__The task__. Could the data below please be reproduced word for word, without the pictures?

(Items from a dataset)
*** Begin section ***

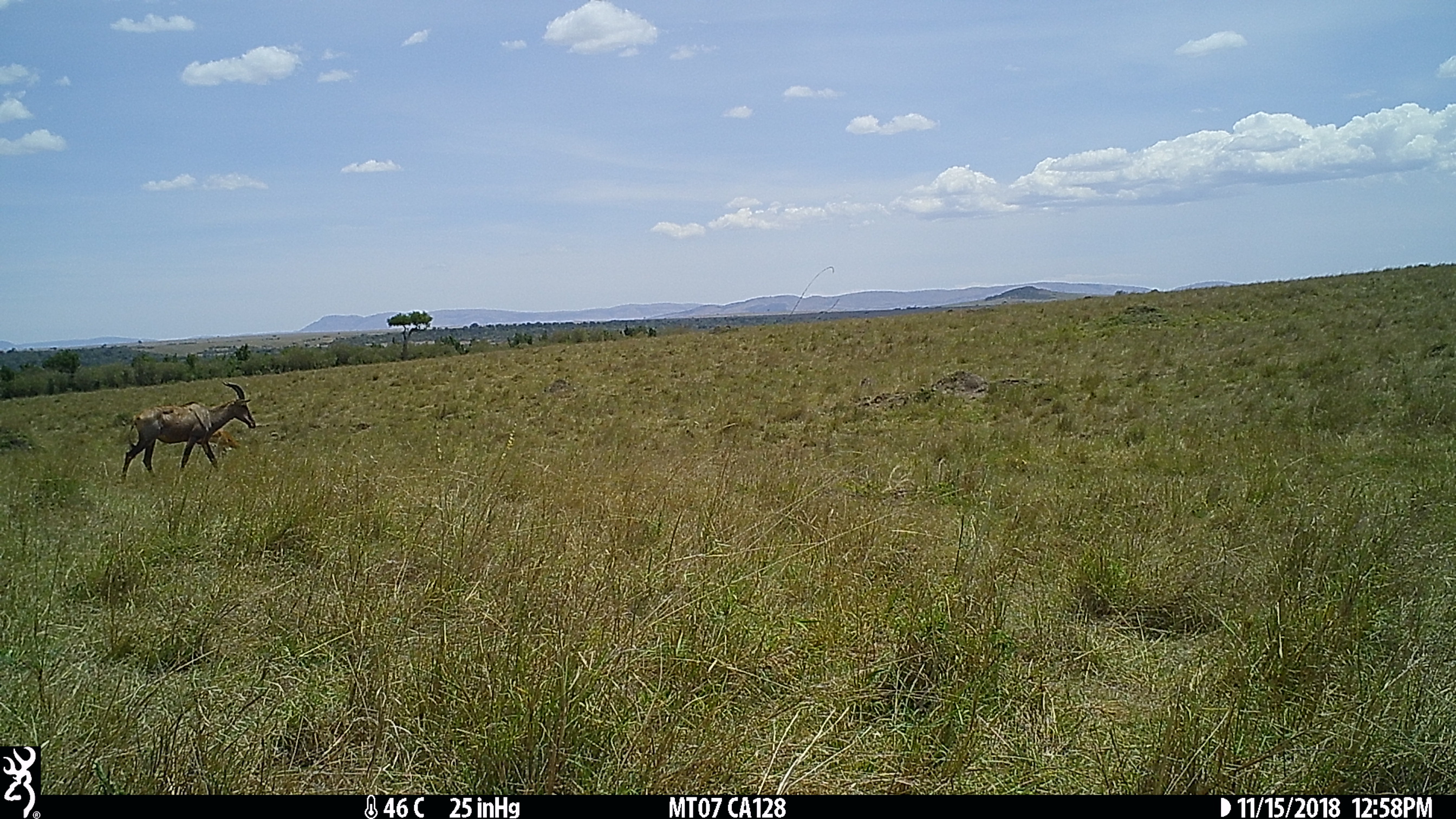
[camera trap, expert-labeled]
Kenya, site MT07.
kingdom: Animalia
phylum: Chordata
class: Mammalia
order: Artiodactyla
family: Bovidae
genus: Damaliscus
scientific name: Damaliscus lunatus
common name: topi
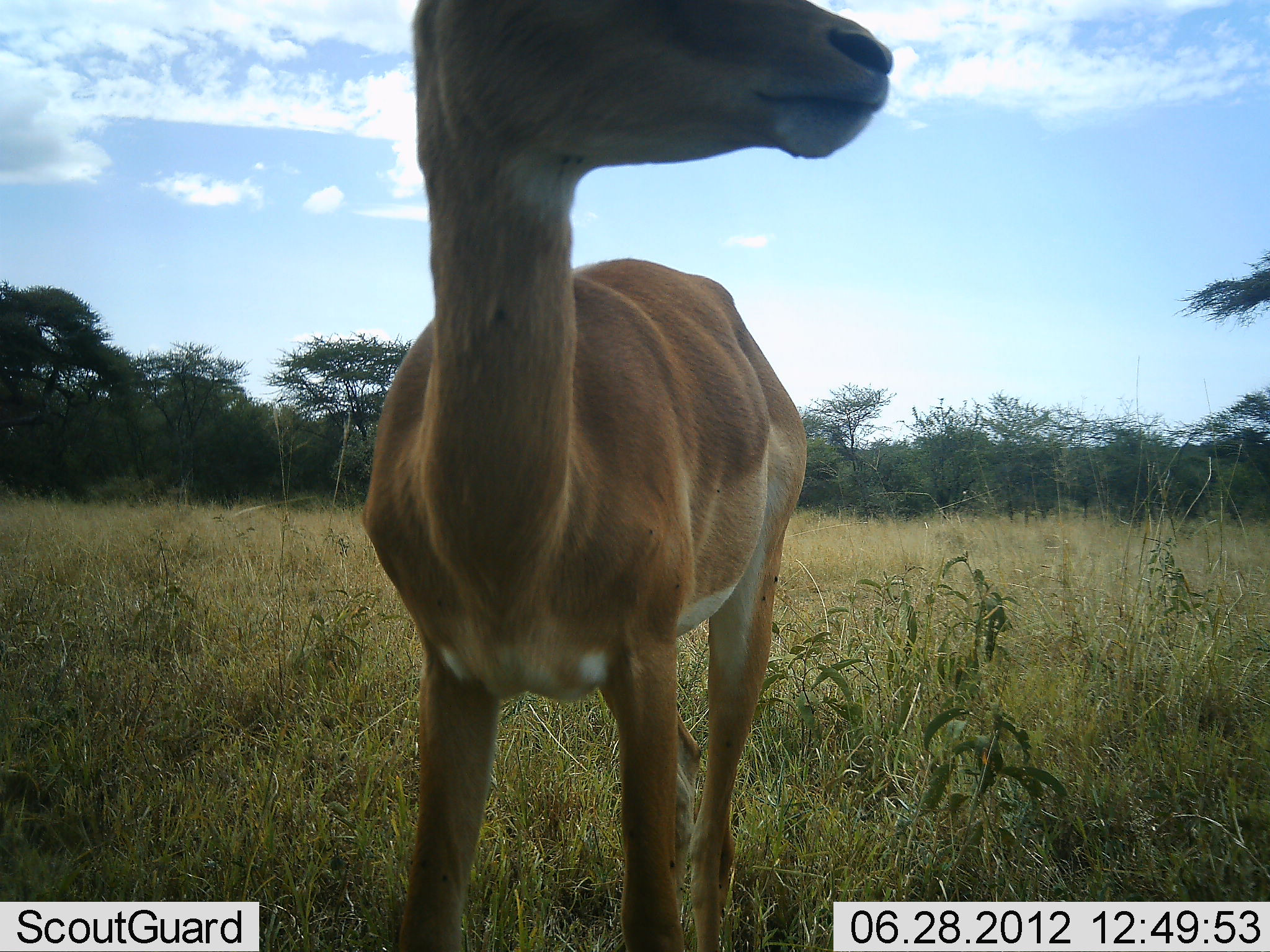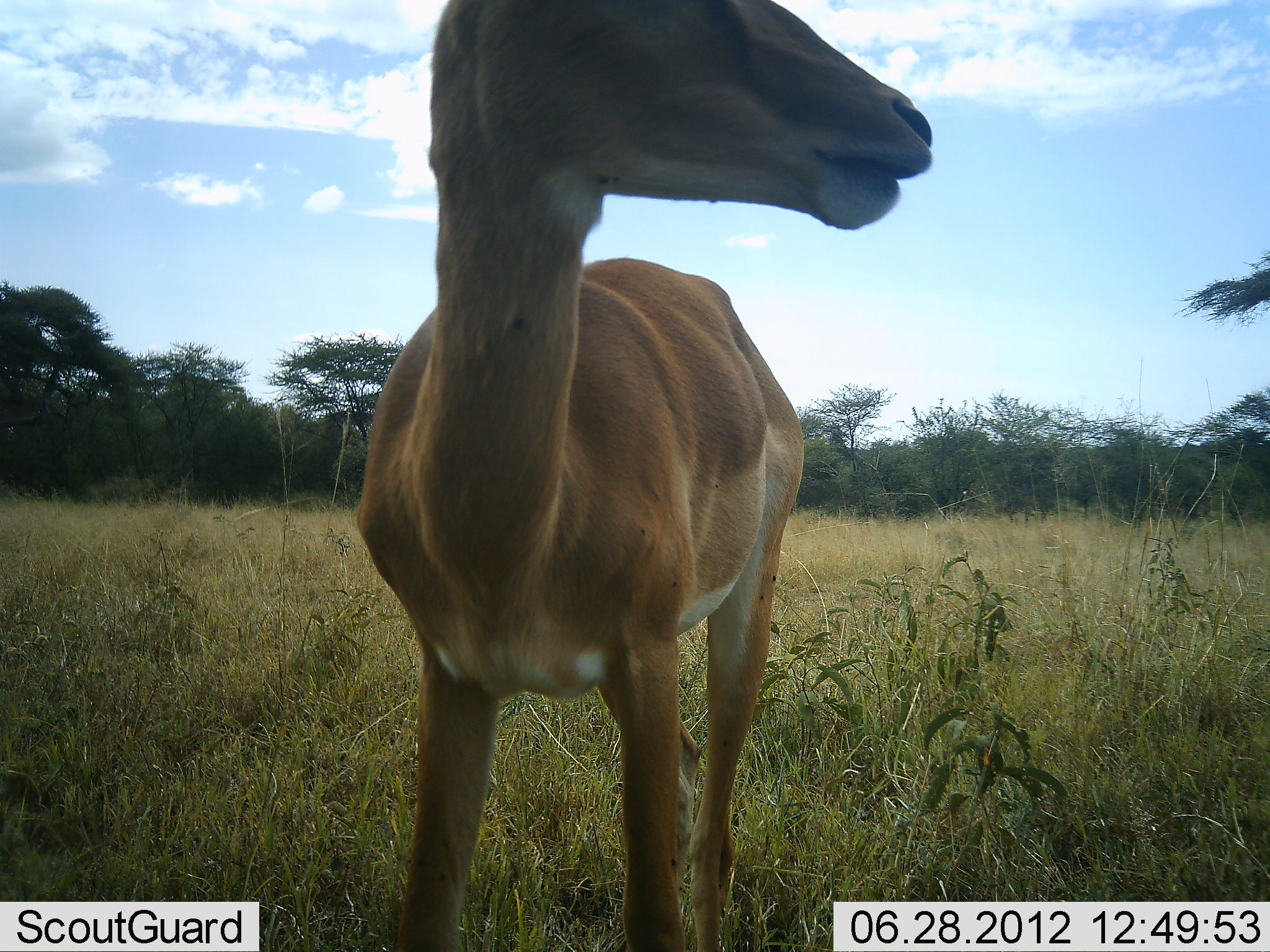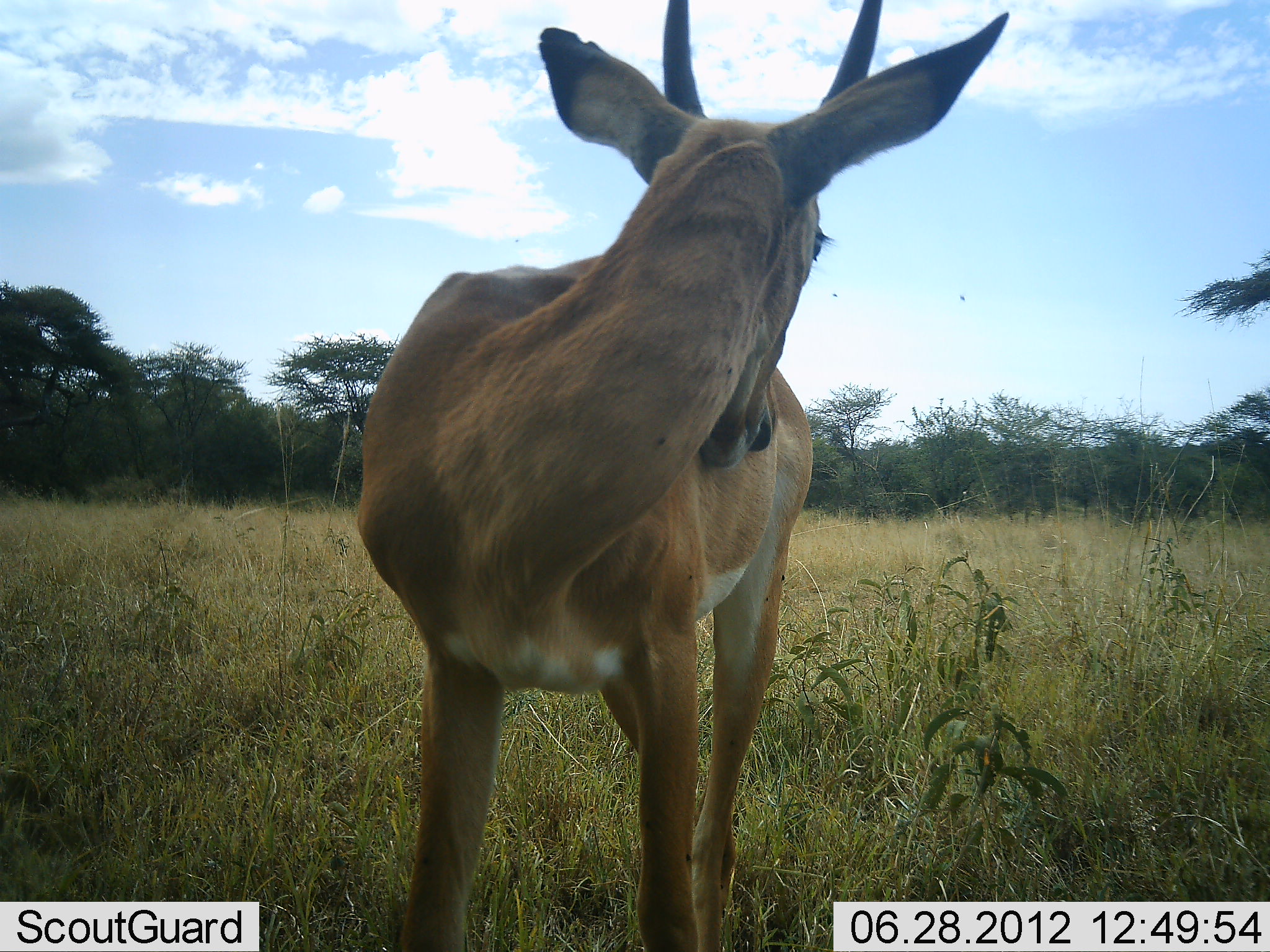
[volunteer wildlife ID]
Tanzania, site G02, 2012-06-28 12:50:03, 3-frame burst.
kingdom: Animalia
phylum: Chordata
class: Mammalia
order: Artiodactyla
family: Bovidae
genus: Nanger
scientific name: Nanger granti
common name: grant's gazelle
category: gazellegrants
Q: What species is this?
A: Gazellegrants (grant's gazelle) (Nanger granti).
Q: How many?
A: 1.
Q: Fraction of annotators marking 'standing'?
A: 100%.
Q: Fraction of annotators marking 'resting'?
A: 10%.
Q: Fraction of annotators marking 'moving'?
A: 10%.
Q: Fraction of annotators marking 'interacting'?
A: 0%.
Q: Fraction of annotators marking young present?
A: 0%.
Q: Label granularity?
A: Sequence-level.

*** End section ***

__Result of the exercise__.
[camera trap, expert-labeled]
Kenya, site MT07.
kingdom: Animalia
phylum: Chordata
class: Mammalia
order: Artiodactyla
family: Bovidae
genus: Damaliscus
scientific name: Damaliscus lunatus
common name: topi
[volunteer wildlife ID]
Tanzania, site G02, 2012-06-28 12:50:03, 3-frame burst.
kingdom: Animalia
phylum: Chordata
class: Mammalia
order: Artiodactyla
family: Bovidae
genus: Nanger
scientific name: Nanger granti
common name: grant's gazelle
category: gazellegrants
Q: What species is this?
A: Gazellegrants (grant's gazelle) (Nanger granti).
Q: How many?
A: 1.
Q: Fraction of annotators marking 'standing'?
A: 100%.
Q: Fraction of annotators marking 'resting'?
A: 10%.
Q: Fraction of annotators marking 'moving'?
A: 10%.
Q: Fraction of annotators marking 'interacting'?
A: 0%.
Q: Fraction of annotators marking young present?
A: 0%.
Q: Label granularity?
A: Sequence-level.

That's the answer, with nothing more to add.